Short exercise: Set down the whole listing verbatim.

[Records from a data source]
********

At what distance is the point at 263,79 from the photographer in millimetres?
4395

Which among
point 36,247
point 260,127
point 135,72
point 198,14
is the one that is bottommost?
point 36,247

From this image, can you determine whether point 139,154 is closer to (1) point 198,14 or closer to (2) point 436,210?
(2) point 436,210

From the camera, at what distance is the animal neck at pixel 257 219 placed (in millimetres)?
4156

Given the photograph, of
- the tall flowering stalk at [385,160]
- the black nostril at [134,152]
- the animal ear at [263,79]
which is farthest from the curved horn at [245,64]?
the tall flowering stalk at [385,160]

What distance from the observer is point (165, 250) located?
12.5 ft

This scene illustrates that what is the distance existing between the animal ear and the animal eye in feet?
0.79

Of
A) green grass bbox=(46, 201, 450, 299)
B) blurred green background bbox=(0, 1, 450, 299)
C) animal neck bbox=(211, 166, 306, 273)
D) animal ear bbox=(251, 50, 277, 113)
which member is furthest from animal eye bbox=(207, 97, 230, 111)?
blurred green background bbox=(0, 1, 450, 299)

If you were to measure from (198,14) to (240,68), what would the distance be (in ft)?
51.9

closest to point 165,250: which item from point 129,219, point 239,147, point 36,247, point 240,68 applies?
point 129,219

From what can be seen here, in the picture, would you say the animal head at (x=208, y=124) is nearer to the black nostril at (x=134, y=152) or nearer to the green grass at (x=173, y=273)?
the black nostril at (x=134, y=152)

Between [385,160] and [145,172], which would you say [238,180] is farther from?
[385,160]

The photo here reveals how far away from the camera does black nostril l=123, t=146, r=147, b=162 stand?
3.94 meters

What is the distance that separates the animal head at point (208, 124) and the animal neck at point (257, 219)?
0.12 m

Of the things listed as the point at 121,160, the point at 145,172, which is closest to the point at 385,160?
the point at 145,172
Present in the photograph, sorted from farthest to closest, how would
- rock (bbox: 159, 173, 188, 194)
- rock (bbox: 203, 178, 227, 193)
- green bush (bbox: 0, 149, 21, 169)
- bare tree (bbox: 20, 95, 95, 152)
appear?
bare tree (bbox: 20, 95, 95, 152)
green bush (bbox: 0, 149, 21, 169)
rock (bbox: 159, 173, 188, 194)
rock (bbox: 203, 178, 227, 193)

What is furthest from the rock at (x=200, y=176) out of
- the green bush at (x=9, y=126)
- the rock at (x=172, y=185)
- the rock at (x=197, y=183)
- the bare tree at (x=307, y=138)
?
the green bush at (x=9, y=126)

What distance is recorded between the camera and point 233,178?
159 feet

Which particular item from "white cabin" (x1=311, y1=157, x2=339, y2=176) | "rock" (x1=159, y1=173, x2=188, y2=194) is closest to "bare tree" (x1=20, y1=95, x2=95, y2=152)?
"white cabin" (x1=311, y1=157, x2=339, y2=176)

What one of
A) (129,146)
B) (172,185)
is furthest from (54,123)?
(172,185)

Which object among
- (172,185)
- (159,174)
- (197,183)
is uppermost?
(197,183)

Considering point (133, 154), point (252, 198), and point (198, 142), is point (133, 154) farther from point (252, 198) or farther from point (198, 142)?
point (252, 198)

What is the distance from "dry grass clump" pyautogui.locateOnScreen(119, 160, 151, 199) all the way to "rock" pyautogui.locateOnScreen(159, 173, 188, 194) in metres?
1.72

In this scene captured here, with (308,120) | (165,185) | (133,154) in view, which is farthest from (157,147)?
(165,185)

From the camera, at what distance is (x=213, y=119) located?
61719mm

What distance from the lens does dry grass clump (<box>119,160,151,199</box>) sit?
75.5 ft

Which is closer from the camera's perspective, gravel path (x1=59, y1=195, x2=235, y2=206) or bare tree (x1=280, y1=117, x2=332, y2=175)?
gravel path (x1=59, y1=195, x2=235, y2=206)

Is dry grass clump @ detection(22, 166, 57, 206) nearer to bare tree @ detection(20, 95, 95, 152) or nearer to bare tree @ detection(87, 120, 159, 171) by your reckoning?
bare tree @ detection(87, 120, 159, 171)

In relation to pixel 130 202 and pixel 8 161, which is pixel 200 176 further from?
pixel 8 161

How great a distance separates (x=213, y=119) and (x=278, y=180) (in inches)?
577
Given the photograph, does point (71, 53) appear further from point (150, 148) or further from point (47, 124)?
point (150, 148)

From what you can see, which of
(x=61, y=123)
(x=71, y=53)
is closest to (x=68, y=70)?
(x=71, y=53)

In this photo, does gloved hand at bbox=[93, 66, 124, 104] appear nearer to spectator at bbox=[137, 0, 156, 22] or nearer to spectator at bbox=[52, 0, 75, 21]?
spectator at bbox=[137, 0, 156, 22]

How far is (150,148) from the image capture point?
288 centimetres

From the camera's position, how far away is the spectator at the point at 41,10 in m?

********

Solution to this task:
At what distance is the point at 263,79 from the photographer in millimetres?
4395

Which among
point 36,247
point 260,127
point 135,72
point 198,14
is the one that is bottommost?
point 36,247

From this image, can you determine whether point 139,154 is closer to (1) point 198,14 or closer to (2) point 436,210?
(2) point 436,210

From the camera, at what distance is the animal neck at pixel 257 219 placed (in millimetres)?
4156

Given the photograph, of
- the tall flowering stalk at [385,160]
- the black nostril at [134,152]
- the animal ear at [263,79]
which is farthest from the curved horn at [245,64]?
the tall flowering stalk at [385,160]

What distance from the observer is point (165, 250) located?
12.5 ft

This scene illustrates that what is the distance existing between the animal ear and the animal eye in feet?
0.79

Of
A) green grass bbox=(46, 201, 450, 299)
B) blurred green background bbox=(0, 1, 450, 299)
C) animal neck bbox=(211, 166, 306, 273)
D) animal ear bbox=(251, 50, 277, 113)
which member is furthest from animal eye bbox=(207, 97, 230, 111)?
blurred green background bbox=(0, 1, 450, 299)

If you were to measure from (198,14) to (240,68), what would the distance be (in ft)?
51.9

closest to point 165,250: which item from point 129,219, point 239,147, point 36,247, point 240,68 applies?
point 129,219

From what can be seen here, in the picture, would you say the animal head at (x=208, y=124) is nearer to the black nostril at (x=134, y=152) or nearer to the green grass at (x=173, y=273)?
the black nostril at (x=134, y=152)

Between [385,160] and [145,172], which would you say [238,180] is farther from?
[385,160]

The photo here reveals how far away from the camera does black nostril l=123, t=146, r=147, b=162 stand?
3.94 meters

What is the distance that separates the animal head at point (208, 124) and the animal neck at point (257, 219)?
0.12 m

Of the things listed as the point at 121,160, the point at 145,172, which is closest to the point at 385,160?
the point at 145,172
Present in the photograph, sorted from farthest to closest, how would
- rock (bbox: 159, 173, 188, 194)
- rock (bbox: 203, 178, 227, 193)
- green bush (bbox: 0, 149, 21, 169)
- bare tree (bbox: 20, 95, 95, 152)
appear?
bare tree (bbox: 20, 95, 95, 152)
green bush (bbox: 0, 149, 21, 169)
rock (bbox: 159, 173, 188, 194)
rock (bbox: 203, 178, 227, 193)

What is furthest from the rock at (x=200, y=176) out of
- the green bush at (x=9, y=126)
- the rock at (x=172, y=185)
- the rock at (x=197, y=183)
- the bare tree at (x=307, y=138)
?
the green bush at (x=9, y=126)

What distance is recorded between the camera and point 233,178?
159 feet

Which particular item from "white cabin" (x1=311, y1=157, x2=339, y2=176) | "rock" (x1=159, y1=173, x2=188, y2=194) is closest to "bare tree" (x1=20, y1=95, x2=95, y2=152)?
"white cabin" (x1=311, y1=157, x2=339, y2=176)

What one of
A) (129,146)
B) (172,185)
is furthest from (54,123)?
(172,185)

Which object among
- (172,185)
- (159,174)
- (197,183)
is uppermost?
(197,183)

Considering point (133, 154), point (252, 198), and point (198, 142), is point (133, 154) farther from point (252, 198) or farther from point (198, 142)?
point (252, 198)

What is the distance from "dry grass clump" pyautogui.locateOnScreen(119, 160, 151, 199) all the way to "rock" pyautogui.locateOnScreen(159, 173, 188, 194) in metres?
1.72

In this scene captured here, with (308,120) | (165,185) | (133,154) in view, which is farthest from (157,147)?
(165,185)

From the camera, at what distance is (x=213, y=119) located?
61719mm

What distance from the lens does dry grass clump (<box>119,160,151,199</box>) sit?
75.5 ft

Which is closer from the camera's perspective, gravel path (x1=59, y1=195, x2=235, y2=206) or bare tree (x1=280, y1=117, x2=332, y2=175)?
gravel path (x1=59, y1=195, x2=235, y2=206)

Is dry grass clump @ detection(22, 166, 57, 206) nearer to bare tree @ detection(20, 95, 95, 152) or nearer to bare tree @ detection(87, 120, 159, 171) by your reckoning?
bare tree @ detection(87, 120, 159, 171)

In relation to pixel 130 202 and pixel 8 161, which is pixel 200 176 further from?
pixel 8 161

How great a distance separates (x=213, y=119) and (x=278, y=180) (in inches)?
577
Given the photograph, does point (71, 53) appear further from point (150, 148) or further from point (47, 124)?
point (150, 148)

From what you can see, which of
(x=61, y=123)
(x=71, y=53)
is closest to (x=68, y=70)?
(x=71, y=53)

In this photo, does gloved hand at bbox=[93, 66, 124, 104] appear nearer to spectator at bbox=[137, 0, 156, 22] or nearer to spectator at bbox=[52, 0, 75, 21]?
spectator at bbox=[137, 0, 156, 22]

How far is (150,148) from the image capture point?
288 centimetres

From the camera's position, how far away is the spectator at the point at 41,10 in m?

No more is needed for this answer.